Scholar of Scottish and women's literature

Aileen Christianson (8 August 1944 - 12 June 2020) was Senior Lecturer in the Department of English Literature at the University of Edinburgh. She was well known as a scholar of Scottish literature and women's writing, and as senior editor of 'The Collected Letters of Thomas and Jane Welsh Carlyle' and of collections of Scottish women's writing. Her experience over decades made her a recognised authority on both Carlyles. She gained an MA (hons.) in English and History from the University of Aberdeen in 1966.
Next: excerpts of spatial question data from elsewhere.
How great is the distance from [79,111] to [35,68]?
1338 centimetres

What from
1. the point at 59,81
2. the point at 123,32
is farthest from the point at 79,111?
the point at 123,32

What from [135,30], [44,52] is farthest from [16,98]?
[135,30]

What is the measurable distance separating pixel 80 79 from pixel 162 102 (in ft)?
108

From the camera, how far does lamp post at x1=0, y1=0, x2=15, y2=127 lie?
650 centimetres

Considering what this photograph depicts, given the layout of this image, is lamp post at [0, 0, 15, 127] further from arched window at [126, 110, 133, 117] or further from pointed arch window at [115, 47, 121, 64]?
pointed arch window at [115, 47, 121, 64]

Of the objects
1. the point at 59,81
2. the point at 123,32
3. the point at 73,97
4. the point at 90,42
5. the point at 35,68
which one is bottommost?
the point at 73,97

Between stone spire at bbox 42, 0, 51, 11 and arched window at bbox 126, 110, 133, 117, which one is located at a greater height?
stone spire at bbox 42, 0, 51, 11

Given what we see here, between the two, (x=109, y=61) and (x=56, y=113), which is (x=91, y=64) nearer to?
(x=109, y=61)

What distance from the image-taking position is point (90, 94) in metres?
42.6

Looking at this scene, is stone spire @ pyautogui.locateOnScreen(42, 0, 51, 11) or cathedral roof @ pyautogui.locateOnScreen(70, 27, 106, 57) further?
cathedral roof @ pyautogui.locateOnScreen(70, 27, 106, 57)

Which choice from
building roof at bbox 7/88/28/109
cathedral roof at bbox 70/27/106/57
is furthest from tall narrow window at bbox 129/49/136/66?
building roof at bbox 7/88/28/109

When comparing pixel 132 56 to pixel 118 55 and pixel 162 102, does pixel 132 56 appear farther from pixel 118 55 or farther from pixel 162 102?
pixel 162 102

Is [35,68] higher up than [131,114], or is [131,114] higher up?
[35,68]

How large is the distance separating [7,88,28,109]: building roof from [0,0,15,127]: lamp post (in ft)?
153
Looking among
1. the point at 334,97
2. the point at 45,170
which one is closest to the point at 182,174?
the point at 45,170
She worked as a researcher and taught as a lecturer and senior lecturer. Her teaching covered mainly nineteenth and twentieth century Scottish women's writing. She published a full-length critical study of the writings of Willa Muir. Aileen was recognised for her outstanding contribution to Scottish Literature and the Arts by the Saltire Society in 2019

She was a long-time supporter of the organisation Rape Crisis Scotland, a network of centres that provide support to campaign and lobby to raise awareness of the issues of sexual violence. Rape Crisis Scotland centres were established in Glasgow in 1976 and in Edinburgh in 1978. Aileen was a member of the Rape Crisis Centre Collective from 1978 to 1996.

She died in Edinburgh on 12 June 2020 from cancer during a period of national lockdown caused by COVID-19.